Décret historique pour le spatial russe? : un lanceur super-lourd programmé

S'agit-il d'une semaine historique pour le spatial russe?

A l'issue du lancement réussi, depuis le cosmodrome Vostochny, de deux satellites Kanopus, Igor Komarov, le DG de Roscosmos a annoncé que le projet de lanceur super-lourd russe avait été défini et que Vladimir Poutine avait signé le décret correspondant dans la semaine qui vient de s'écouler.

Le lendemain, Energia a annoncé qu'on lui avait attribué le rôle d'intégrateur du complexe, avec des co-réalisateurs du projet, en particulier RKT Progress et le TsENKI.

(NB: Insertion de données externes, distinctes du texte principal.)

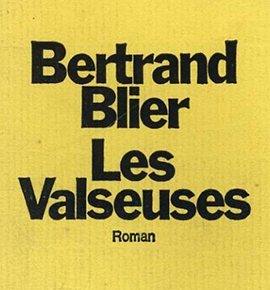 http://www.laffont.fr/site/bertrand_blier_&181&33919.html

Faisant suite à la présentation d'Evguenei Mikrine (Vice-directeur général d'Energia), dans la même semaine aux conférences Korolyov, d'une sorte de programme spatial russe pour les 10-12 ans à venir, faut-il prendre ces annonces avec sérieux? Dans les années qui ont précédé, au moins durant la période avant l'arrivée d'Igor Komarov à la tête de Roscosmos, on pouvait voir ces annonces comme des effets...d'annonce justement et rien de plus, tant les décisions russes en matière de stratégie spatiale ont connu de revirements: annonce de la fusée Rus-M puis abandon, projet de fusée Angara- 5V puis changement de fusée porteuse pour le nouveau vaisseau piloté Federatsya...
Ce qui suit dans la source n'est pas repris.